Die Geschichten

„Es Geht Nicht Nur Darum, Wer Am Schnellsten Runterfährt“

Warum der Ski-Club Arlberg mehr als ein Sportverein ist.

Wenn man uns vor diesem Interview gefragt hätte, was das vorrangige Ziel eines Skiclubs ist, hätten wir geantwortet: möglichst viele Spitzenläufer hervorbringen. Diesbezüglich hat der Ski-Club Arlberg auch viele Erfolge vorzuweisen, man denke nur an Skilegenden wie Trude Jochum-Beiser, Egon Zimmermann, Othmar Schneider, Karl Schranz, Patrick Ortlieb, Mario Matt und viele andere, die bis dato insgesamt 83 Medaillen bei FIS-Weltmeisterschaften und Olympischen Spielen einfuhren. Dazu gesellen sich noch aktive Top-Sportler wie Juniorenweltmeisterin Nina Ortlieb, Freeride-Doppelweltmeisterin Nadine Wallner oder Freeride-Vizeweltmeisterin Lorraine Huber. Nach unserem Interview mit Daniel Huber, dem Jugendwart der Ortsstelle Lech des Ski-Club Arlberg, wissen wir aber: Medaillenerfolge sind eine ausgesprochen wichtige Sache, aber nicht das einzige Ziel. Ein Gespräch über die Förderung von Talenten, Persönlichkeitsbildung und die gesellschaftspolitische Bedeutung eines Skiclubs in einem Ort wie Lech Zürs am Arlberg.
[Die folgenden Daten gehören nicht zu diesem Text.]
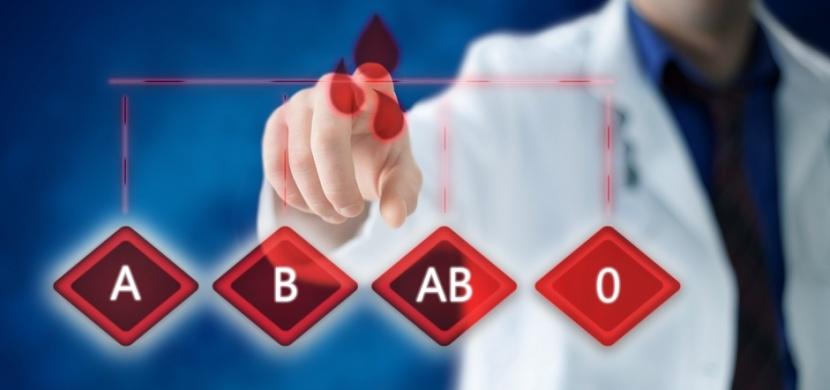 O náchylnosti ke koronaviru rozhoduje krevní skupina: Zranitelnější jsou lidé s typem A, odolnější pak majitelé krevní skupiny 0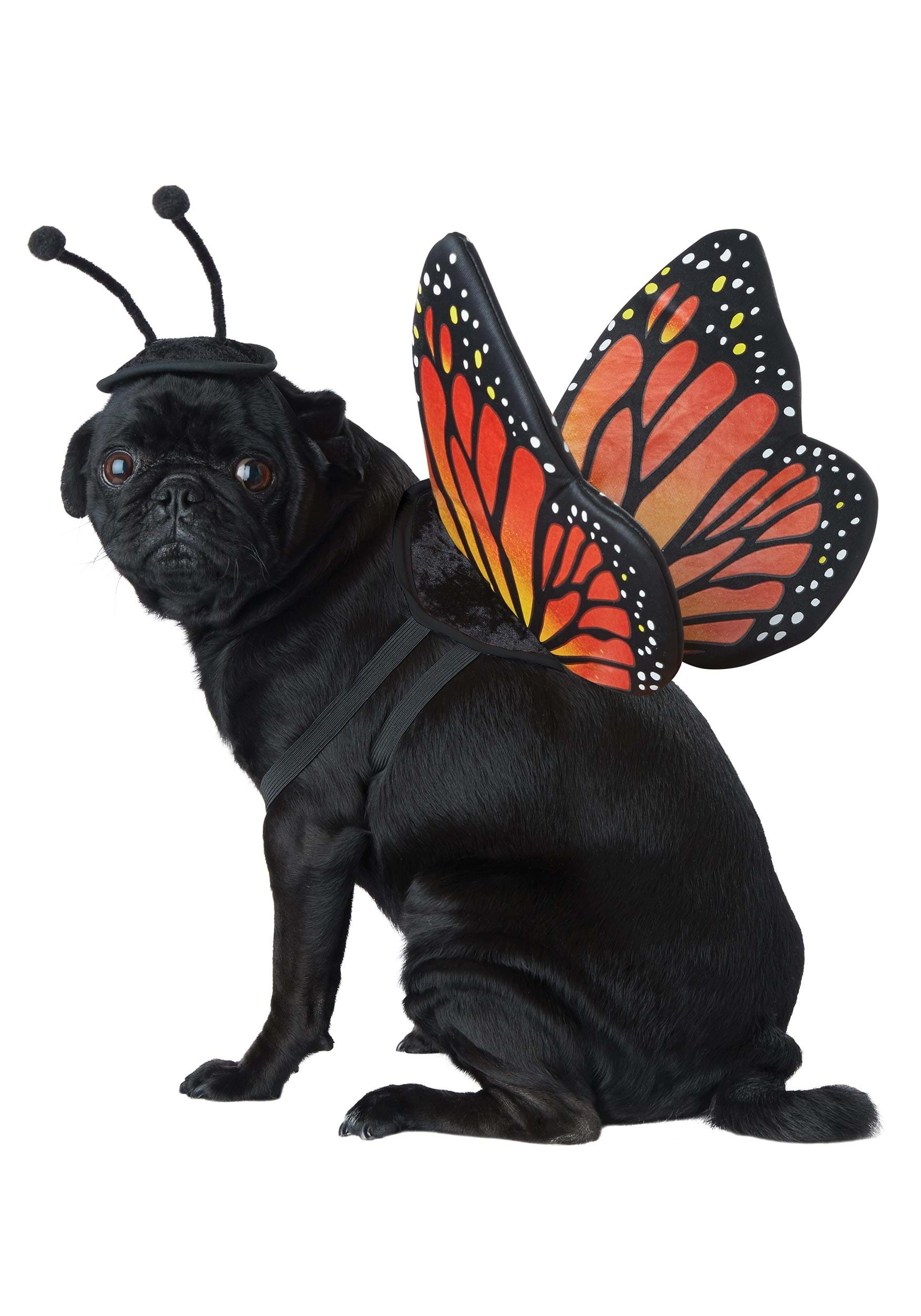 Dog Butterfly Costume  sc 1 st  Halloween Costume Ideas & Pet Halloween Costume Ideas - Cat and Dog Halloween Costume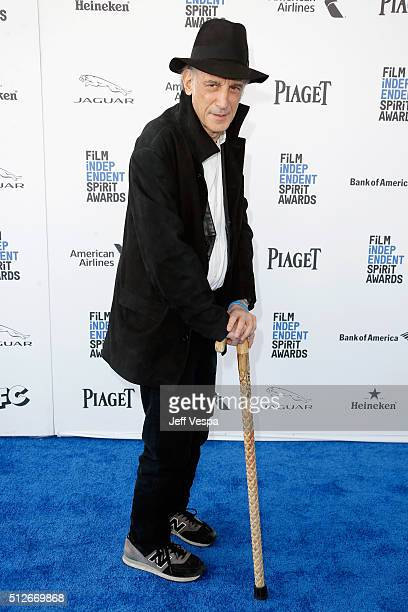 Cinematographer Edward Lachman attends the 2016 Film Independent Spirit Awards on February 27 2016 in Santa Monica California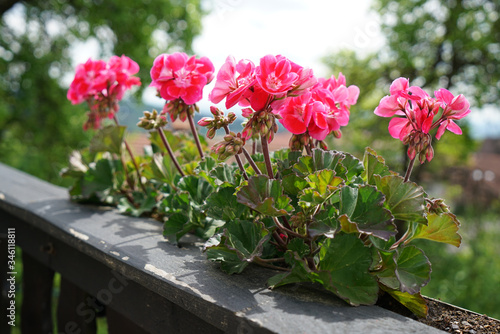 Photo Geraniums and petunias are easy-care plants and are particularly suitable as pot
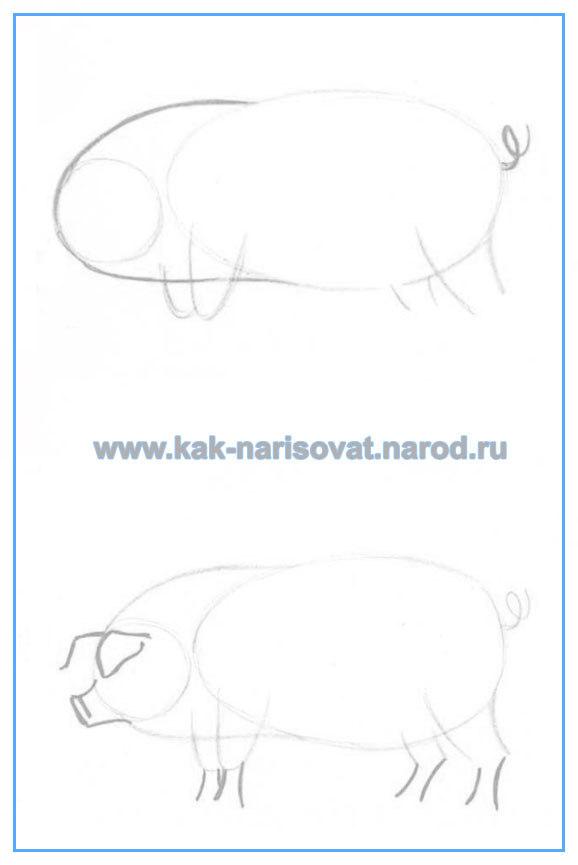 Как рисовать свинью карандашом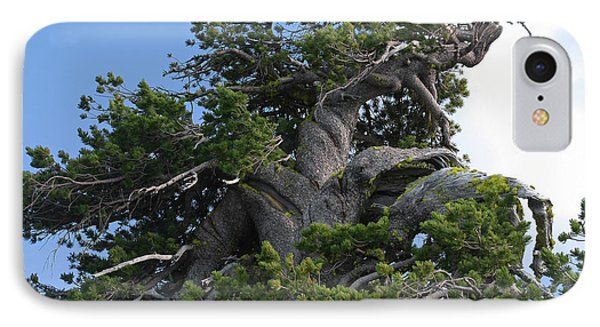 Twisted And Gnarled Bristlecone Pine Tree Trunk Above Crater Lake - Oregon Phone Case by Christine Till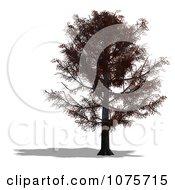 Clipart 3d Red Oak Tree Royalty Free CGI Illustration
Als Jugendwart und -Trainer begleiten sie die Kinder über einen sehr langen Zeitraum, während eines sehr prägenden Lebensabschnitts. Hat man als Trainer auch eine wichtige Rolle im Hinblick auf die Persönlichkeitsbildung?

Daniel Huber: Ich denke schon, denn wir sehen eben nicht nur den sportlichen Erfolg. Wenn eine Karriere bis zur Goldmedaille bei Olympia führt, ist das natürlich gewaltig. Dennoch sind wir überzeugt – und das betone ich bei jeder Gelegenheit – dass die Zeit, welche die Kinder beim Sport verbringen, extrem wertvoll ist. Unabhängig davon, wie sportlich erfolgreich diese verläuft. Wenn man lernt, diese jungen Teilnehmer zu "lesen", ihre Stärken erkennt und diese fördert, ist der Sport eine tolle Lebensschule. Von dieser Ausbildung profitiert ein Ort wie Lech auch später noch – egal ob sie jetzt Skiprofis werden oder etwas ganz anderes machen. Ich würde sogar sagen, wir nehmen auch gesellschaftspolitisch eine wichtige Rolle ein.

In welcher Form?

Daniel Huber: Hier am Arlberg hat alles damit begonnen dass wir Leute hatten, die gut skifahren konnten und das anderen Menschen gezeigt haben. Das Skifahren ist Teil unserer Lebenskultur, es gehört zu unserer Art zu leben. Das möchten wir den jungen Menschen vermitteln, egal ob sie später Skifahrer, Rechtsanwälte oder Hoteliers werden. Vielleicht kommt jemand irgendwann einmal in eine Position, in der er oder sie relevante Entscheidungen für den Ort treffen muss – dann ist es gut, wenn ein Grundverständnis für den Wintersport vorhanden ist. Denn die Wintersportkompetenz ist und bleibt entscheidend für das gesamte Funktionieren eines Skiortes.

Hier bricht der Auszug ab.